The parallelization method is set with the ``parallel_method`` option of the fetcher, which can take as values the strings ``thread`` or ``process`` or a *client* object.

In [None]:
%%time
box = [-60, 0, 
       20.0, 60.0 + np.random.randint(0,100,1)[0]/1000, 
       0.0, 500.0, 
       "2007", "2010"]
box = [-60, -30, 40.0, 60.0, 0.0, 100.0, "2007-01-01", "2007-04-01"]

print("BOX=", box)
ds = ArgoDataFetcher(src='argovis', parallel=True, progress=True, parallel_method='thread').region(box).to_xarray()
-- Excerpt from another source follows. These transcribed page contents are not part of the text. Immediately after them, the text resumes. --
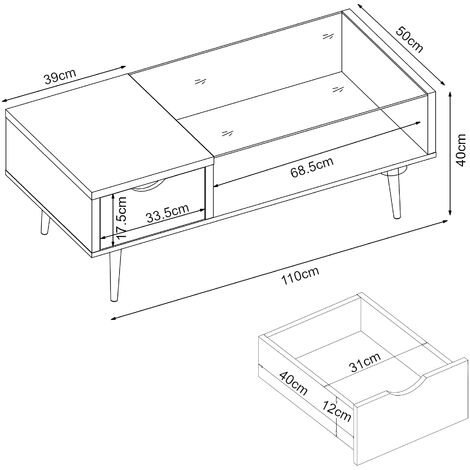 39cm

50cm

40cm

68.5cm

17.5cm

33.5cm

110cm

31cm

40cm

12cm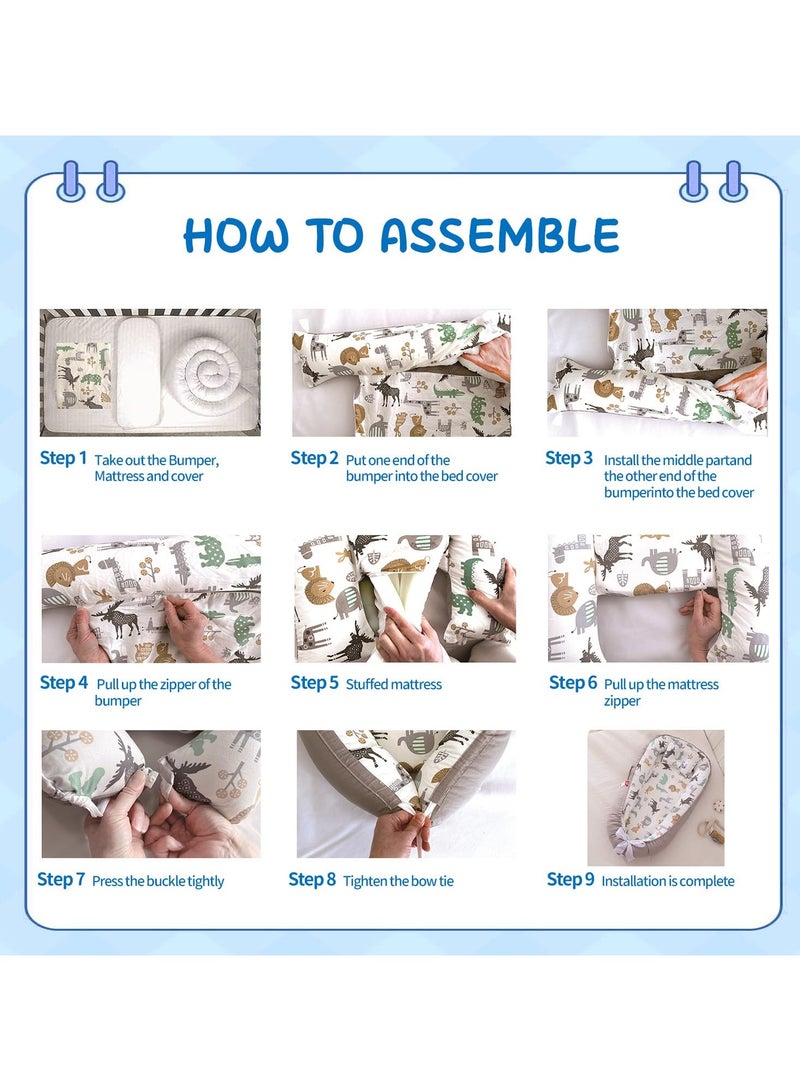 HOW TO ASSEMBLE

Step 1 Take out the Bumper, Mattress and cover

Step 2 Put one end of the bumper into the bed cover

Step 3 Install the middle partand the other end of the bumperinto the bed cover

Step 4 Pull up the zipper of the bumper

Step 5 Stuffed mattress

Step 6 Pull up the mattress zipper

Step 7 Press the buckle tightly

Step 8 Tighten the bow tie

Step 9 Installation is complete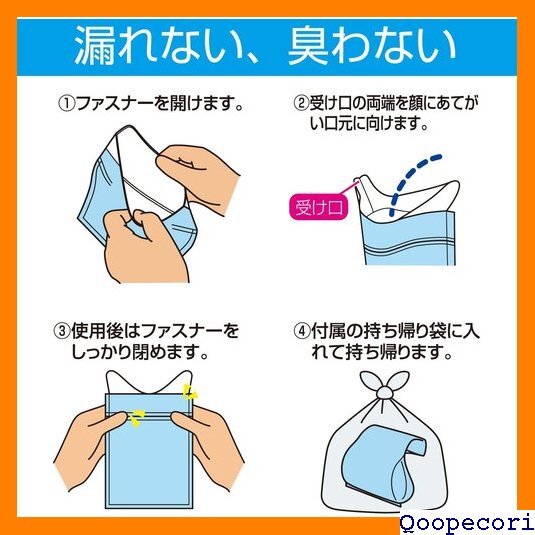 漏れない、臭わない

①ファスナーを開けます。

②受け口の両端を顔にあてがい口元に向けます。

受け口

③使用後はファスナーをしっかり閉めます。

④付属の持ち帰り袋に入れて持ち帰ります。

Qoopecori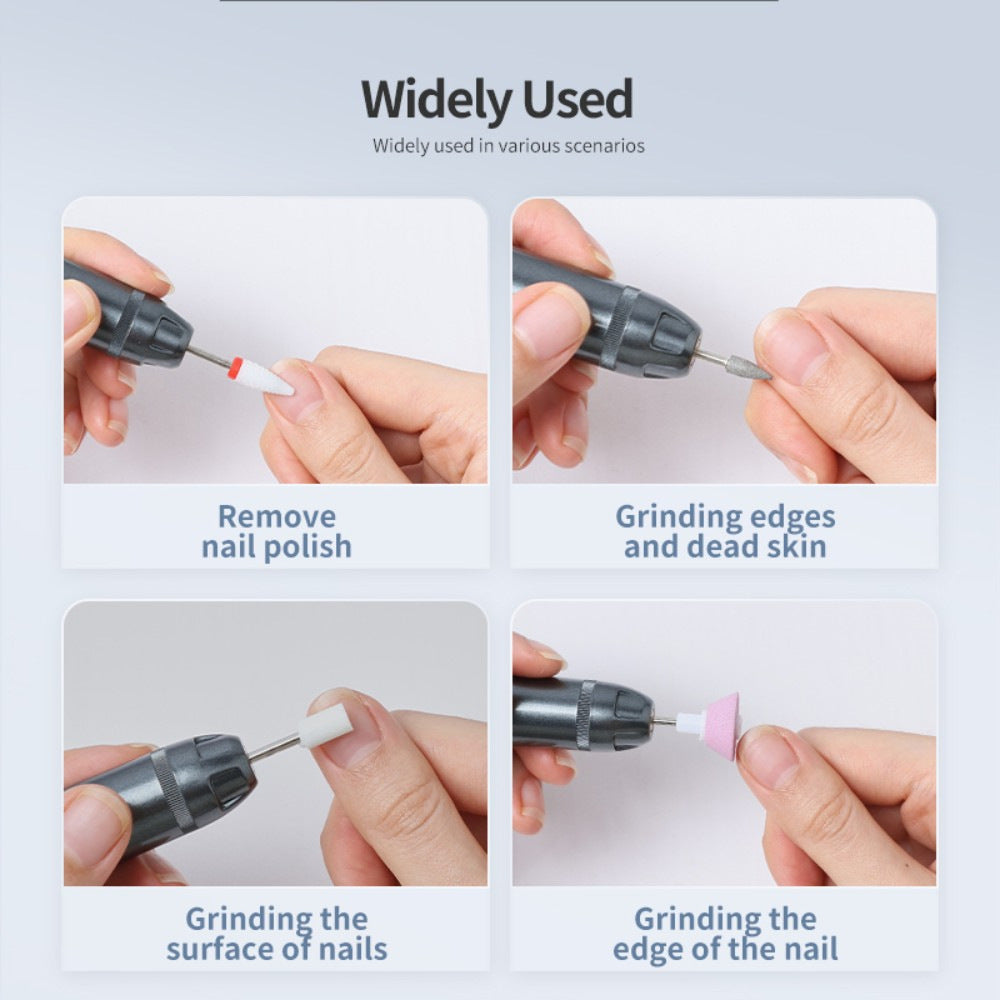 Widely Used

Widely used in various scenarios

Remove nail polish

Grinding edges and dead skin

Grinding the surface of nails

Grinding the edge of the nail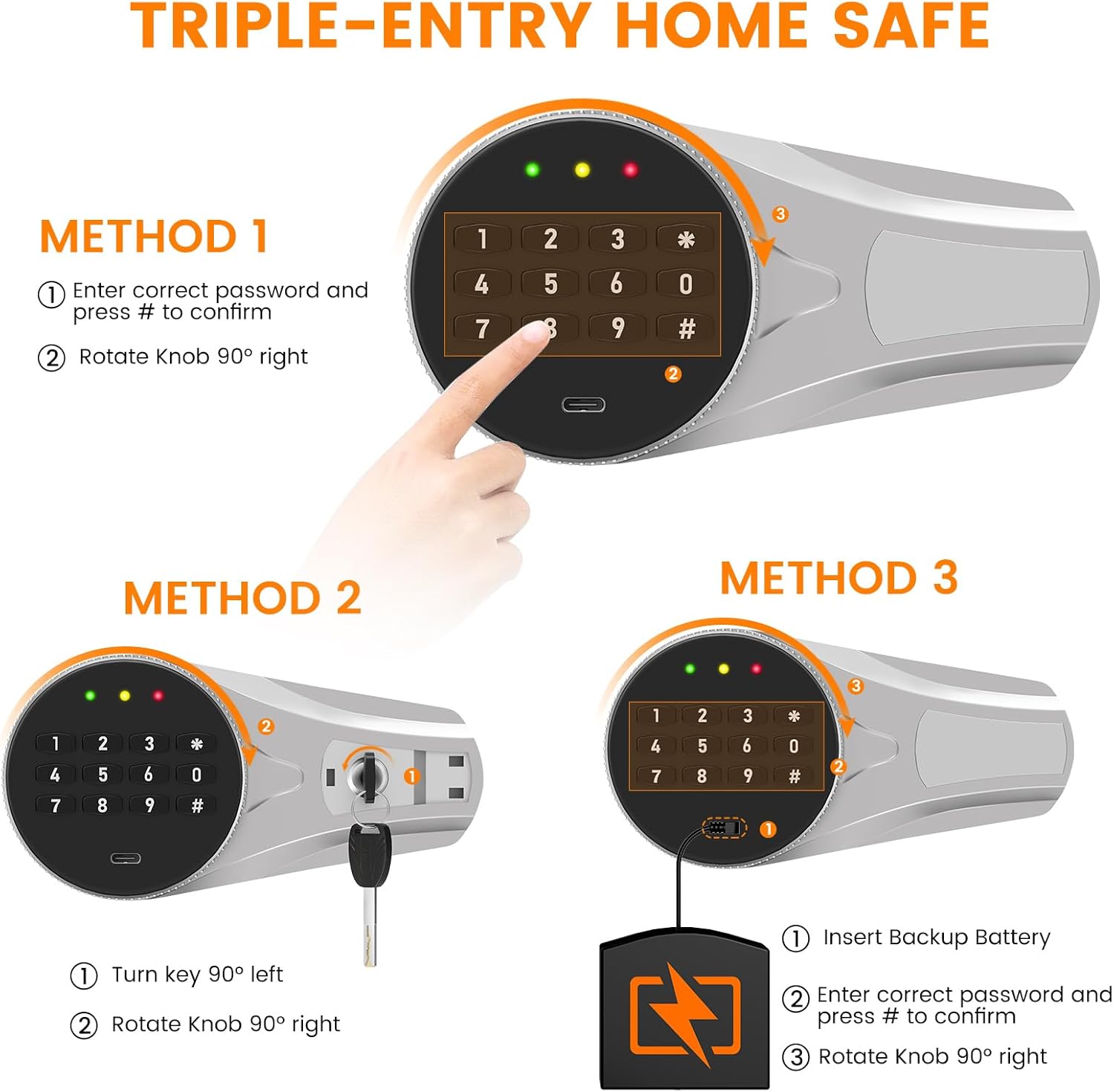 TRIPLE-ENTRY HOME SAFE

METHOD 1

① Enter correct password and press # to confirm

② Rotate Knob 90° right

1 2 3 *
4 5 6 0
7 8 9 #

③

②

METHOD 2

1 2 3 *
4 5 6 0
7 8 9 #

②

①

① Turn key 90° left

② Rotate Knob 90° right

METHOD 3

1 2 3 *
4 5 6 0
7 8 9 #

③

②

①

① Insert Backup Battery

② Enter correct password and press # to confirm

③ Rotate Knob 90° right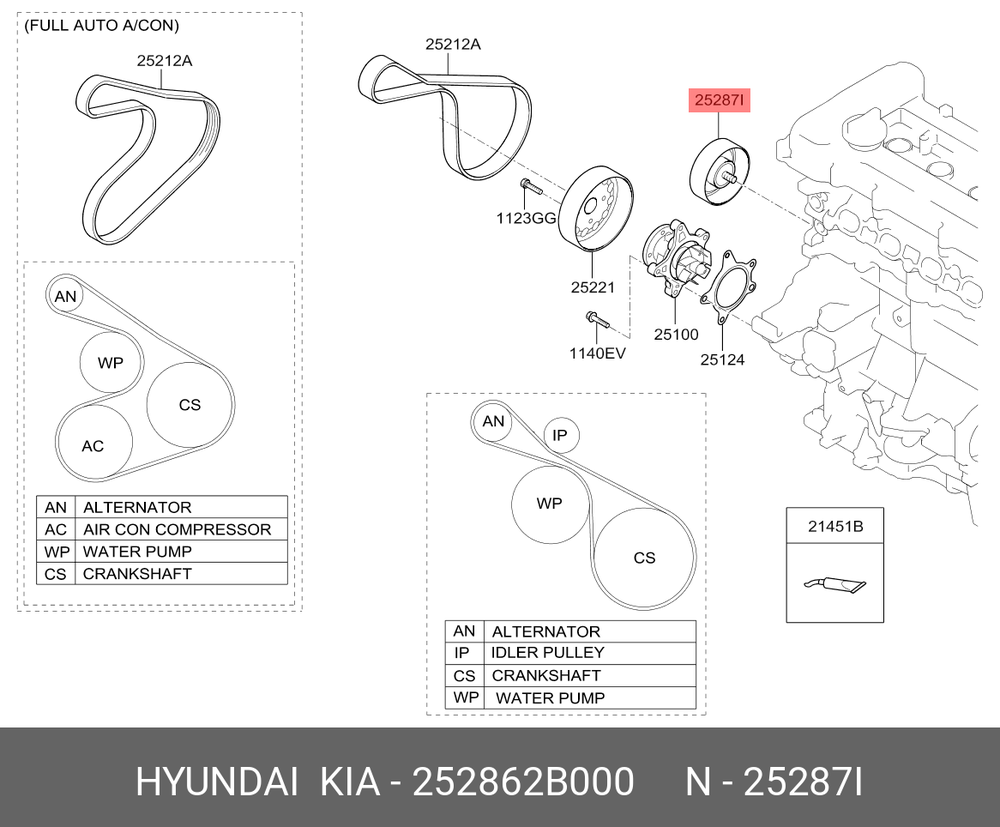 (FULL AUTO A/CON)

25212A

AN

WP

CS

AC

| AN | ALTERNATOR |
|---|---|
| AC | AIR CON COMPRESSOR |
| WP | WATER PUMP |
| CS | CRANKSHAFT |

25212A

25287I

1123GG

25221

1140EV

25100

25124

AN

IP

WP

CS

| AN | ALTERNATOR |
|---|---|
| IP | IDLER PULLEY |
| CS | CRANKSHAFT |
| WP | WATER PUMP |

21451B

HYUNDAI KIA - 252862B000 N - 25287I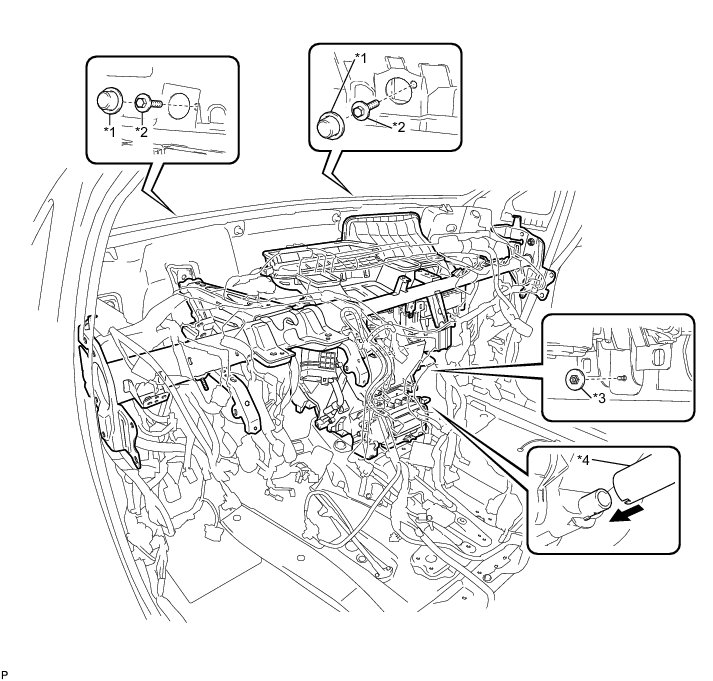 *1
*2
*1
*2
*3
*4
P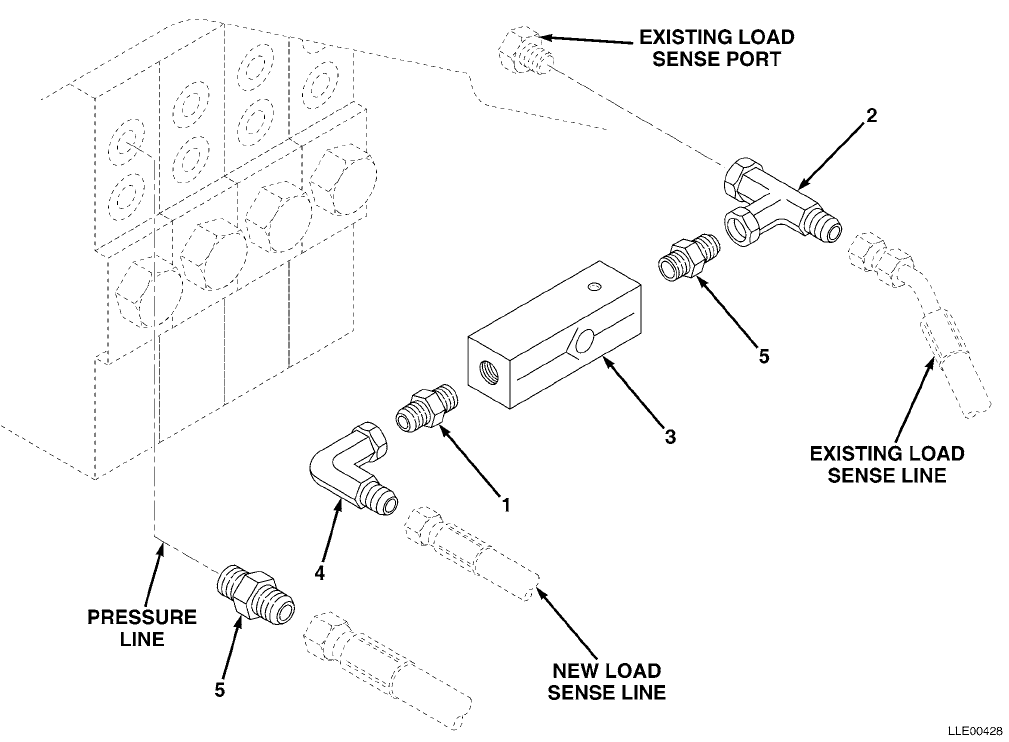 EXISTING LOAD SENSE PORT

2

5

3

EXISTING LOAD SENSE LINE

1

4

PRESSURE LINE

5

NEW LOAD SENSE LINE

LLE00428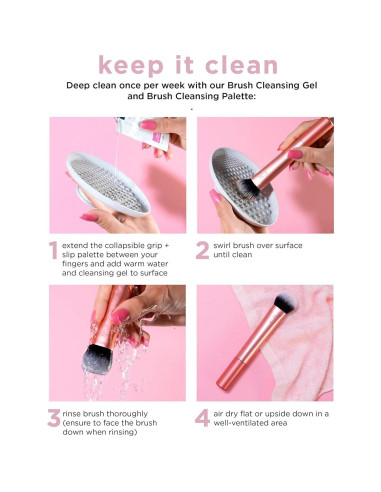 keep it clean

Deep clean once per week with our Brush Cleansing Gel and Brush Cleansing Palette:

1 extend the collapsible grip + slip palette between your fingers and add warm water and cleansing gel to surface

2 swirl brush over surface until clean

3 rinse brush thoroughly (ensure to face the brush down when rinsing)

4 air dry flat or upside down in a well-ventilated area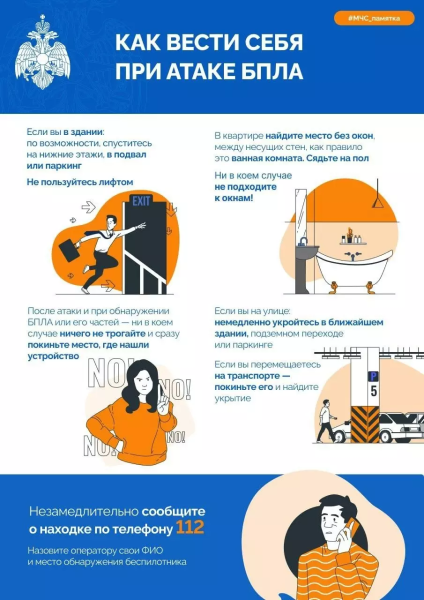 #МЧС_памятка

КАК ВЕСТИ СЕБЯ ПРИ АТАКЕ БПЛА

Если вы в здании: по возможности, спуститесь на нижние этажи, в подвал или паркинг

Не пользуйтесь лифтом

EXIT

В квартире найдите место без окон, между несущих стен, как правило это ванная комната. Сядьте на пол

Ни в коем случае не подходите к окнам!

После атаки и при обнаружении БПЛА или его частей — ни в коем случае ничего не трогайте и сразу покиньте место, где нашли устройство

NO! NO! NO! NO!

Если вы на улице: немедленно укройтесь в ближайшем здании, подземном переходе или паркинге

Если вы перемещаетесь на транспорте — покиньте его и найдите укрытие

P 5

Незамедлительно сообщите о находке по телефону 112

Назовите оператору свои ФИО и место обнаружения беспилотника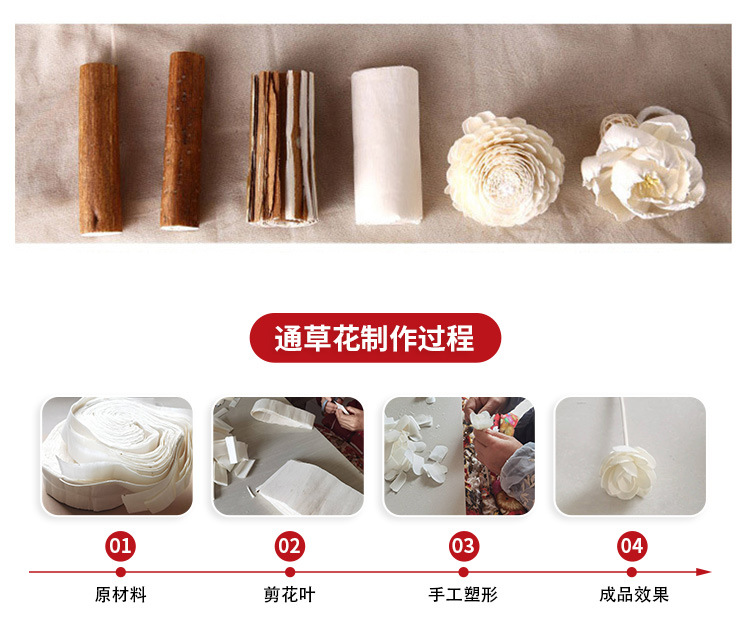 通草花制作过程

01
原材料

02
剪花叶

03
手工塑形

04
成品效果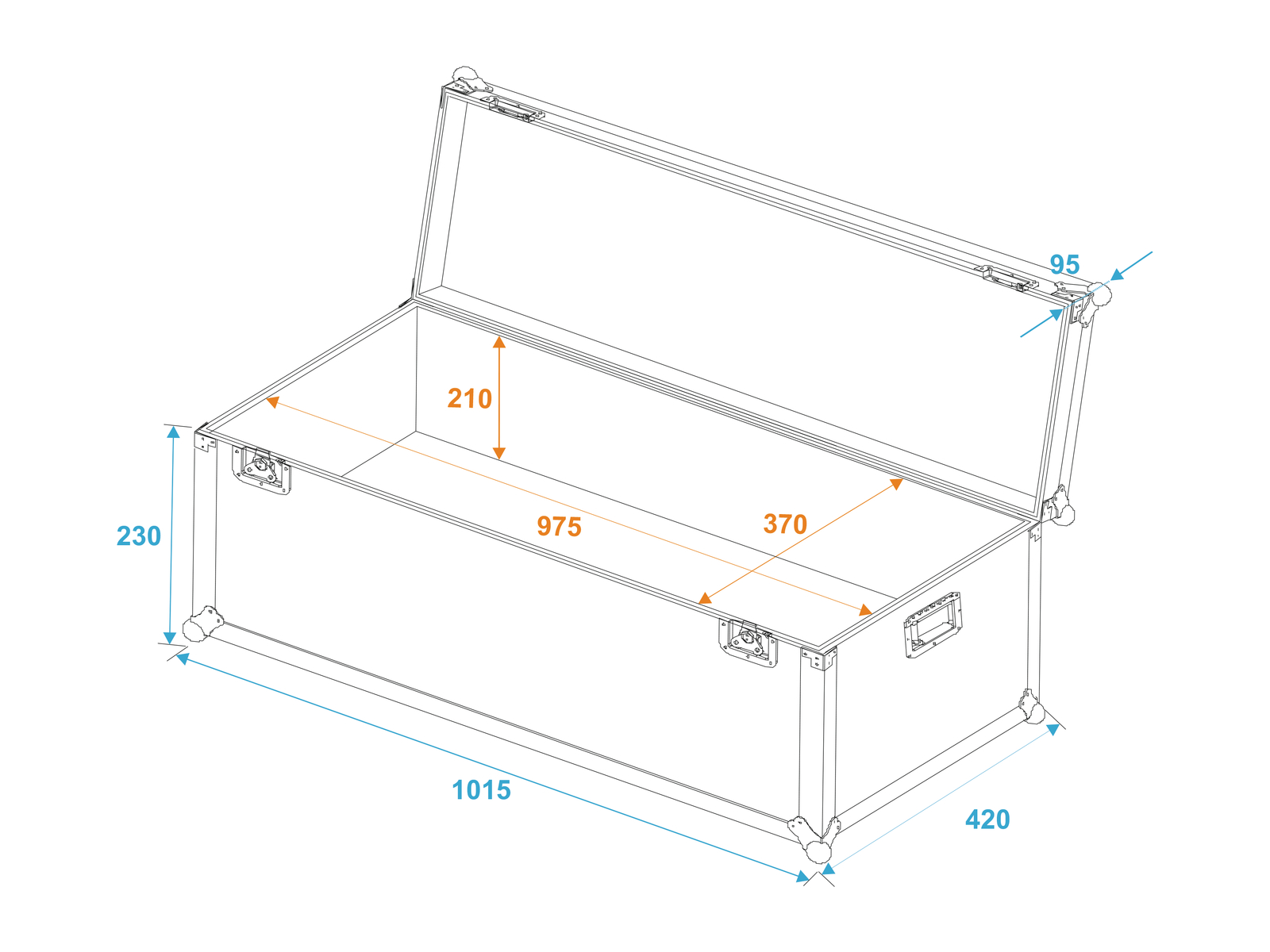 95

210

230

975

370

1015

420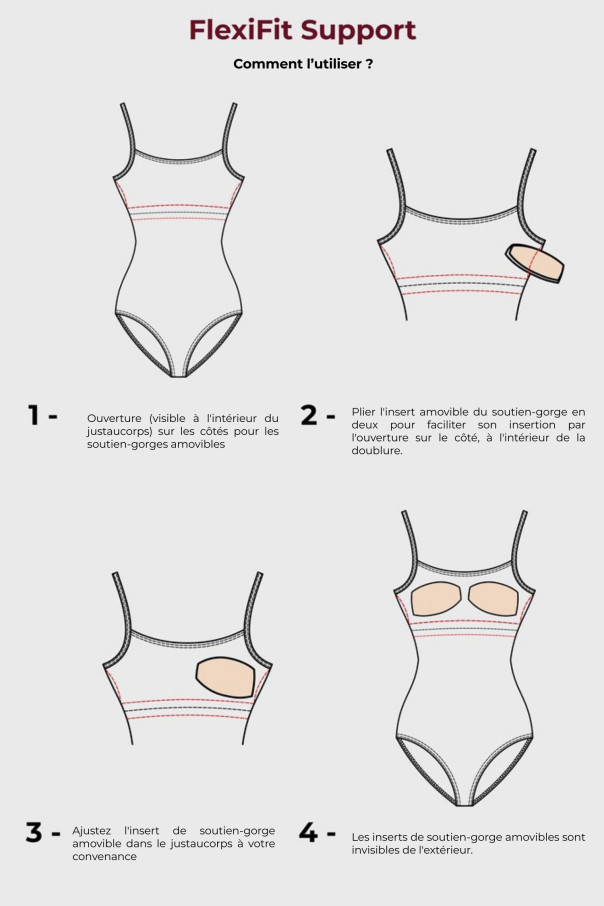 FlexiFit Support

Comment l'utiliser ?

1 - Ouverture (visible à l'intérieur du justaucorps) sur les côtés pour les soutien-gorges amovibles

2 - Plier l'insert amovible du soutien-gorge en deux pour faciliter son insertion par l'ouverture sur le côté, à l'intérieur de la doublure.

3 - Ajustez l'insert de soutien-gorge amovible dans le justaucorps à votre convenance

4 - Les inserts de soutien-gorge amovibles sont invisibles de l'extérieur.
### Comparison of performances

Note that to compare performances with or without the parallel option, we need to make sure that data are not cached on the server side.
To do this, we use a very small random perturbation on the box definition, here on the maximum latitude.

In [None]:
def this_box():
    return [-60, 0, 
           20.0, 60.0 + np.random.randint(0,100,1)[0]/1000, 
           0.0, 500.0, 
           "2007", "2010"]

In [None]:
%%time
ds = ArgoDataFetcher(src='argovis', parallel=False).region(this_box()).to_xarray()

In [None]:
%%time
ds = ArgoDataFetcher(src='argovis', parallel=True).region(this_box()).to_xarray()

This simple comparison shows that parallel request is significantly faster than the standard one.